> _PASSAGE_:
Although both Christiana de Marisco and Matilda de Lacy served as rewards for two favoured brothers, their lives after the deaths of their respective husbands were very different. Unlike Christiana, who stayed single and independent, Matilda married again. It is doubtful whether she had much say in the matter as she was a valuable prize and was not as close to the royal family as Christiana was. This time it was to Geoffrey de Geneville (Joinville) that she was awarded.(37)

Again, this was a match of inequality as, despite de Geneville’s illustrious parentage, he was a younger son and, as such, could never hope to equal the holdings of an heiress such as Matilda de Lacy. He was French, the son of Simon, the Seigneur de Joinville, seneschal of Champagne and his second wife Beatrix, who was daughter of the Count of Burgundy and Auxonne, so he did have sufficient aristocratic pedigree to marry a de Lacy heiress, if not the equality of riches. He was also related to Matilda’s first husband through marriage as his half-sister, Alice, was the wife of Peter of Savoy, Peter de Genevre’s cousin. Like Peter de Genevre, de Geneville was also a favourite of the king. In 1252, the king duly granted

to Godfrey de Geynville, and Matilda de Lacy his wife, all the liberties and free customs enjoyed in the land of Meath by Walter de Lacy, Matilda’s grandfather, one of whose heirs she is.(38)

Matilda de Lacy thus found herself in the position of acting as a maker of favoured men’s fortunes not once but twice. That was the price to be paid for being such a valuable heiress to Henry III.

As the elder sister, Matilda was entitled to the chief castle; therefore she held the caput of Trim in her half.(39) The former liberty of Meath was roughly divided into east and west: Matilda’s portion was in the east and Margaret’s in the west. However, the division was not exact and both sisters held lands within the other’s boundaries. The lands of Margaret did not obtain liberty rights, whereas Geoffrey and Matilda were granted liberty rights in 1254, along with the castle of Trim which the king had previously retained.(40) The liberty of Trim had greater jurisdiction than any other Irish liberty because the four pleas of the crown were not reserved there. Such privileges and power allied to the area’s strategic importance, ensured many disagreements between the de Genevilles and the administration in Dublin over the ensuing years.

In 1297, the king was forced to address himself to complaints by Matilda and Geoffrey against the justiciar and chancellor that they were seriously impeded in their legal rights and privileges in the liberty of Trim. The king ordered the administration to desist from any behaviour which compromised their rights. Despite this, the conflict continued and even into the early fourteenth century the king was still forced to warn his officers in Ireland not to “molest Geoffrey de Geynvill and Matilda his wife touching their liberty of Trym (sic) contrary to the charters they have of the king’s ancestors”.(41)

Geoffrey and Matilda seem to have spent a great deal of their time in Ireland. They did travel, though; like many other of their noble counterparts, theirs was a nomadic life. Unusually enough, they appear to have travelled together.(42) Travel, especially overseas, was not easy and most women chose not to undertake it. Matilda’s reasons for doing so are not given, perhaps she wanted to keep a close personal eye on her holdings or perhaps conjugal affection prompted her?

> _SUPPLIED MATERIAL_:
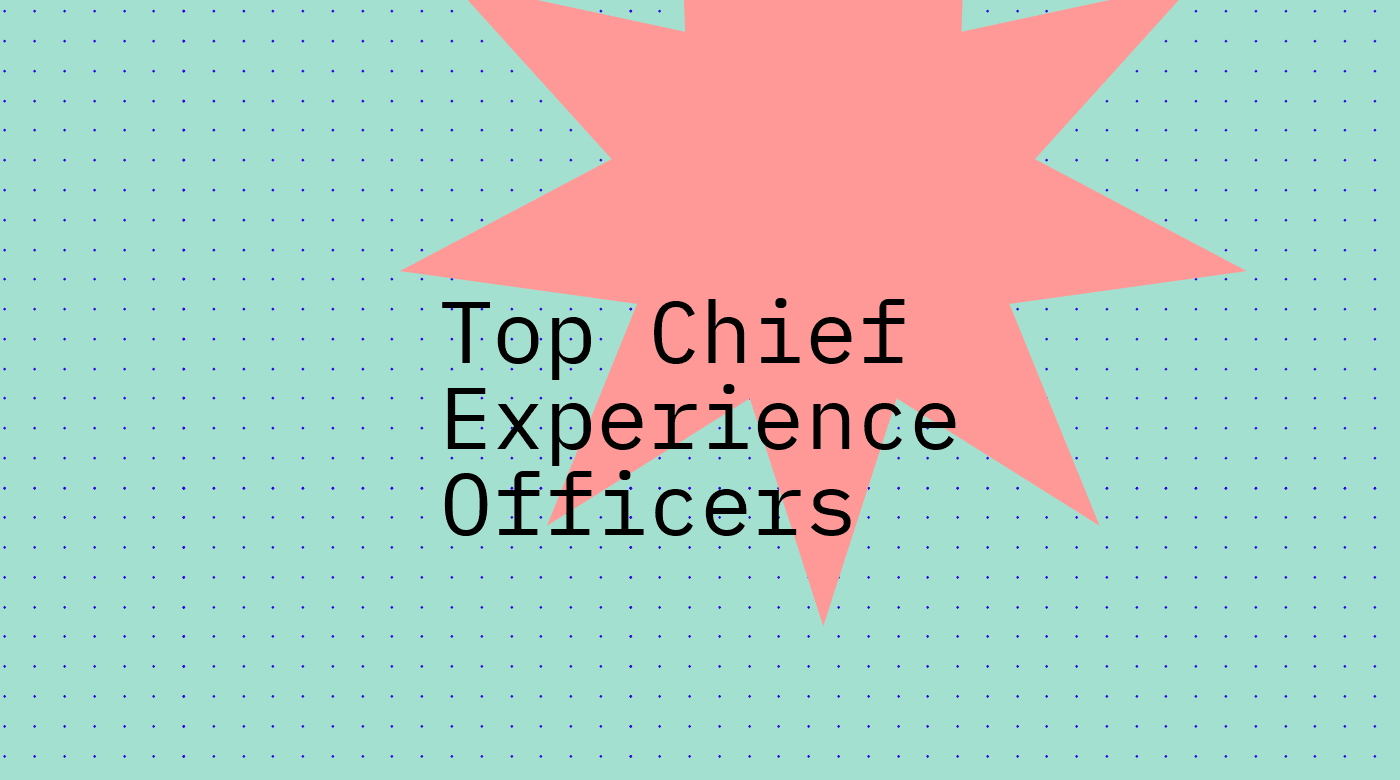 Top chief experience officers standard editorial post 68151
--
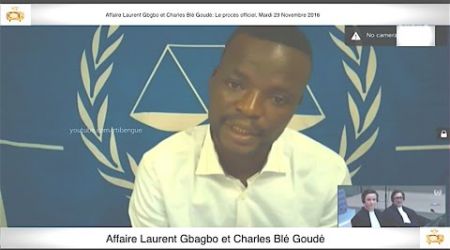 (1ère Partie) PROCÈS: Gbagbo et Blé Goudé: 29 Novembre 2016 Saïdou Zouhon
--
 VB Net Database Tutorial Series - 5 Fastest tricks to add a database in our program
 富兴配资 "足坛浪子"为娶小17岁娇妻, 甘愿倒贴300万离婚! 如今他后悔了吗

> _WHAT YOU SHOULD DO_: Rewrite the paragraph of the passage on Matilda de Lacy that begins "As the elder sister" as a short bulleted list that keeps its main facts. Work only from the passage on Matilda de Lacy, not from the material.

> _REPLY_:
- As the elder sister, Matilda held the chief castle, the caput of Trim, in her half.
- The former liberty of Meath was roughly divided into east and west: Matilda's portion lay in the east and Margaret's in the west. Each sister still held lands within the other's boundaries.
- Margaret's lands did not obtain liberty rights. In 1254, Geoffrey and Matilda were granted liberty rights, along with the castle of Trim, which the king had previously retained.
- The liberty of Trim had greater jurisdiction than any other Irish liberty, because the four pleas of the crown were not reserved there.
- These privileges and the area's strategic importance led to many disagreements between the de Genevilles and the administration in Dublin in the years that followed.